Hi,

On 2022-05-09 15:05, Attila Kinali wrote:
On Fri, 29 Apr 2022 16:53:58 +0200
André Balsa <andreba...@gmail.com> wrote:

Mathematically, no, a GPSDO cannot have a lower uncertainty (ADEV) than the
minimum observable uncertainty (ADEV) of the combined oscillator
(disciplined clock) and PPS (disciplining clock) from the GPS receiver.
Unless there is some magic trick to remove the uncertainty in a clock that
I am not aware of. ;)
This is not quite true.

Keep in mind that the *DEV metrics all implicitly assume that the noise
is Gauss distributed and has a PSD of the form of 1/f^a, a ∊ [0,4]
and a high-frequency cut-off. The moment you leave this relatively
restrictive class of functions you have to validate that the *DEV metric
you are using is still producing what you think it does. One common function
for which we have done this are quadratic functions (with noise), also
known as "linear frequency drift". But we have done so for a scant few
other functions.

If you have read my mail a few days ago, then you might have noticed that
few oscillators we have actually fit into this class. And the "worse" they
are, the less they fit. An OCXO can have sudden phase and frequency jumps.
Not to mention its temperature dependency which will lead to some phase
function which looks noise like, even slightly self-similar (another
characteristic of 1/f^a noise), but actually isn't. There is some periodic
behaviour in it, at different repetition rates, together with linear,
quadratic and cubic components. Go to a TCXO or even a simple XO and
things get even worse.

I can't go into the mathematical details as I don't have nearly enough
knowledge about the nitty gritty stuff of *DEV. But we have people here
who know way more than I do, who could chip in.

OK, so I'll give it a shot. This works better on whiteboard.

ADEV and friends is not the most direct approach when discussing locked oscillators, you need to understand it in terms of phase-noise and then you can map that to ADEV and friends.
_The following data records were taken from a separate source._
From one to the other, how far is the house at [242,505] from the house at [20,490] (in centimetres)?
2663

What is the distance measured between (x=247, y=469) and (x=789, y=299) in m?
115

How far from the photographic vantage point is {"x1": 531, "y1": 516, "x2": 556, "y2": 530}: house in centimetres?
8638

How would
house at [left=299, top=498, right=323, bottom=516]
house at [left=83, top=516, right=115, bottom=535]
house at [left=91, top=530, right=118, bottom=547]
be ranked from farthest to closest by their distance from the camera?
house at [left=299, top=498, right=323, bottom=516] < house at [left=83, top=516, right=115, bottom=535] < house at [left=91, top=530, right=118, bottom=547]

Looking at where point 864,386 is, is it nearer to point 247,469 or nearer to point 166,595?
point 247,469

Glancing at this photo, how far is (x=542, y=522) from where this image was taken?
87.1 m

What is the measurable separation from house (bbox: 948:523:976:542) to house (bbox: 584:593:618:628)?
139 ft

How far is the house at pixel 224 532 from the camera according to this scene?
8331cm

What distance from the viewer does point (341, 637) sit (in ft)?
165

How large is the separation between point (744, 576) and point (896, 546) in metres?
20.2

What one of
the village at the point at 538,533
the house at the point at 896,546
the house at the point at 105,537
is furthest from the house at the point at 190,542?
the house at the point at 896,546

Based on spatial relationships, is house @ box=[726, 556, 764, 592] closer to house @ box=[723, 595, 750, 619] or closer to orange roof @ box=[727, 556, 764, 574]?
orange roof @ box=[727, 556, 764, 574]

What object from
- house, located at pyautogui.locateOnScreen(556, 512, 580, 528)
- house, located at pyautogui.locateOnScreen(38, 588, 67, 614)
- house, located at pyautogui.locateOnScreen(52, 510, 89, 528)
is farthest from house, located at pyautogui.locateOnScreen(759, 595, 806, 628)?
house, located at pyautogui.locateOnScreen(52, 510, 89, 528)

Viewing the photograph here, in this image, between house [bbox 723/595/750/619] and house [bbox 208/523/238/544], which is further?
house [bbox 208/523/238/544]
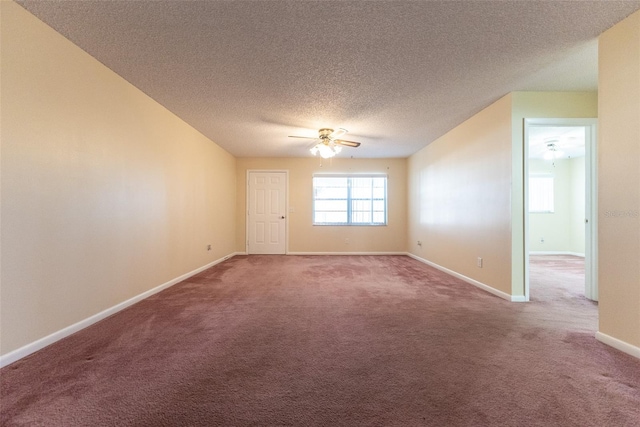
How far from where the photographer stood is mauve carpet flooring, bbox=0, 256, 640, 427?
1211 millimetres

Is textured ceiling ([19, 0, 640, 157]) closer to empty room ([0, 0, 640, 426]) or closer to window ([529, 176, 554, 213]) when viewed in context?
empty room ([0, 0, 640, 426])

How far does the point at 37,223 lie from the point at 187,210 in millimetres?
2137

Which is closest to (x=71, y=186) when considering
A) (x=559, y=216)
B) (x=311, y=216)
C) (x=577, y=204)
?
(x=311, y=216)

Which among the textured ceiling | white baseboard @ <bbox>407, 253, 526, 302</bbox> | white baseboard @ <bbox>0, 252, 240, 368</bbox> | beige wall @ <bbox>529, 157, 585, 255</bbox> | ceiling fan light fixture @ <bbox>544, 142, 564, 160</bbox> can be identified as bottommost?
white baseboard @ <bbox>407, 253, 526, 302</bbox>

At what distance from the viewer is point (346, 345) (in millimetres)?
1858

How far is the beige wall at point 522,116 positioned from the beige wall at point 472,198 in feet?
0.20

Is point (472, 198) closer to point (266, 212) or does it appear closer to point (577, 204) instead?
point (266, 212)

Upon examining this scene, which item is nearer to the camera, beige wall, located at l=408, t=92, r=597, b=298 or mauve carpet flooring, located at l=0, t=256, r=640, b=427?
mauve carpet flooring, located at l=0, t=256, r=640, b=427

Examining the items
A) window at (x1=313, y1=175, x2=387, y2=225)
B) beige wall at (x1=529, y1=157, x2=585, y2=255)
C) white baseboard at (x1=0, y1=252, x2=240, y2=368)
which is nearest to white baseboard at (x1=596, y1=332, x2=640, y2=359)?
white baseboard at (x1=0, y1=252, x2=240, y2=368)

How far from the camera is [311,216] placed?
6.39 metres

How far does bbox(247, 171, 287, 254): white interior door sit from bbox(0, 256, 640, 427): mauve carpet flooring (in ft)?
11.4

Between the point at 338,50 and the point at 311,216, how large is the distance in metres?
4.51

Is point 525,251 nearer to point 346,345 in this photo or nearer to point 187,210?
point 346,345

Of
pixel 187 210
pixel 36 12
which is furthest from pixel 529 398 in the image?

As you build a PLL, you will low-pass filter the reference with the loop bandwidth, and you will highpass the noise of the steered oscillator. A PLL will have the unfortunate property of jitter peaking, so you will have gain in excess of 1 at the PLL resonance frequency. This jitter-peaking will occurr for both the reference noise and the oscillator noise, and it will then add up together. You can approximate what this will do, but the ADEV and friends will see the energy added both from both reference and oscillator, as well as the colouring of the jitter peaking. The disturbance of the peak at the PLL natural/resonance frequency will for the ADEV be quite similar to adding a sine frequency of the same frequency as the PLL natural frequency, and thus causing the ADEV and friends to see an additional peaks on top of the underllying noise slopes.

Trouble is, at the cut-over frequency you will get a slight peaking however you go, and your ADEV will suffer accordingly. What you can do is to keep the damping factor high, and thus jitter peaking low. That helps.

You never "win" this game, you only limit your losses.


As for the case at hand. There has been a plot of the TCXO's free running
behaviour earlier. In which one could see that the TCXO had some quite
distinct frequency steps, presumably from the temperature compensation.
Between these the phase was pretty stable. Which means the ADEV gets
detoriated by the frequency steps and doesn't see these "flat" portions
inbetween, not to mention it breaks with the assumption which ADEV is
built upon. Now, if the control loop hits a sweet spot where the loop
compensates these frequency steps quickly but without degrading the
"flat" portions inbetween, then the ADEV of the combined TCXO + PPS + control 
loop
could indeed be lower than the individual components. But without a closer
look at what happens to the phase, it is hard to tell whether this is a
genuine effect of the control loop, an artifact of the simulation or simply
a bug somewhere.
A step in phase or frequency will "kill" your ADEV plot. You learn to set things up to avoid outliners when using TimeLab. The raised floor from it will take a long time to average out.

                        Attila Kinali


PS: Please, for the sake of all that is ticking, whenever you post an *DEV plot,
add error bars. *DEV are statistical figures. And like all statistical figures
they have an uncertainty. Without the error bars it is hard to judge whether the
values are statistically significant or just some randomly thrown dice because
of not enough data.

+1: This is in line with what IEEE Std 1139 recommendations. Actually, there is more things to include, including bandwidth, number of samples, any removal of linear drift etc.